Kiel gefiel

Überlingen, 18.09.2018 von IBN

Vergangenes Wochenende segelten wir vom 14.-16. September auf dem fünften und damit dem vorletzten Bundesliga-Spieltag der Saison 2018. Wir haben dieses Jahr bisher eine solide Leistung gezeigt und so bot sich auf der Kieler Innenförde die Möglichkeit, für eine gute Ausgangslage im Hinblick auf das Gesamtergebnis 2018 zu sorgen.

An den vorherigen Wochenenden hatten wir aufgrund schlechter Windprognosen im Süden und einem begrenztem Team-Budget leider nicht trainieren können. Doch für Kiel war guter Wind vorhergesagt. Wir waren entsprechend scharf darauf auf die J/70 zu steigen und anzugreifen. "Wir" hieß für diesen Spieltag Steuermann Michael Zittlau, Taktiker Jan Fritze, Vorschoter Sven Heßberger und Vorschiffsmann Aaron Scherr. Um uns einzuspielen haben wir uns einen Tag vorher eine J/70 zum Trainieren gechartert. Das Einspielen hat nach einigen Wenden, Halsen und Genacker-Manövern auch gut geklappt, nicht zuletzt weil wir alle inzwischen schon einige Male auf unserer Position segelten. Sehr wertvoll an dem Training war darüber hinaus, dass wir bereits die Windbedingungen testen konnten. Diese sollten an den folgenden Tagen sehr ähnlich sein. So waren wir trotz vergleichsweise geringer Vorbereitungszeit einsatzbereit und hochmotiviert für die nächsten drei Tage.

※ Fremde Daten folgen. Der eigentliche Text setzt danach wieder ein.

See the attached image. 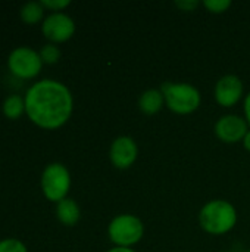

Die Bedingungen waren wie so oft in der Bundesliga sehr trickreich: Die umgebende Bebauung sowie Fähr- und Kreuzfahrtschiffe sorgten auf der Kieler Innenförde für Windböen und -dreher, die von vielen Seiten kommen konnten. Diese waren sehr spät auf dem Wasser zu erkennen, jedoch mit einem gewissen Muster, um sie in die Strategie miteinzubeziehen. Dadurch, dass die Windfelder schnell wanderten, und die Seite immer wieder wechselten, ergab sich eine besonders hohe Dynamik. Oder anders übersetzt: Wir waren nach den Rennen immer fix und fertig mit den Nerven!

Diesem Windmuster sollte auf dem Regattakurs eine außerordentliche Bedeutung zukommen. Die Entscheidung unseren Fokus auf die Großraumtaktik zu legen, um die Böen und Dreher auszusegeln, zahlte sich am Ende aus. Aber auch im direkten Positionskampf hatten wir ein gutes Gefühl für die Feldtaktik. Insgesamt konnten wir an den drei Tagen eine sehr konstante Leistung abrufen. In einigen Rennen gelang uns mit ein paar taktischen Finessen auch das ein oder andere Kunststück, welches gepaart mit einem tollen Bootsspeed auch für viel Spaß und Jubel an Bord gesorgt hatte.

Mit einem 6. Platz und damit dem bisher besten Ergebnis der Saison sind wir sehr zufrieden. In der Gesamtrangliste klettern wir damit auf Platz 8.

Gewonnen hat der Bayerische Yacht Club, dicht gefolgt vom Verein Seglerhaus am Wannsee und dem Klub am Rupenhorn.

Vom 18.-20. Oktober erwartet uns dann Hamburg mit dem großen Finale. Wir können es jetzt schon kaum erwarten!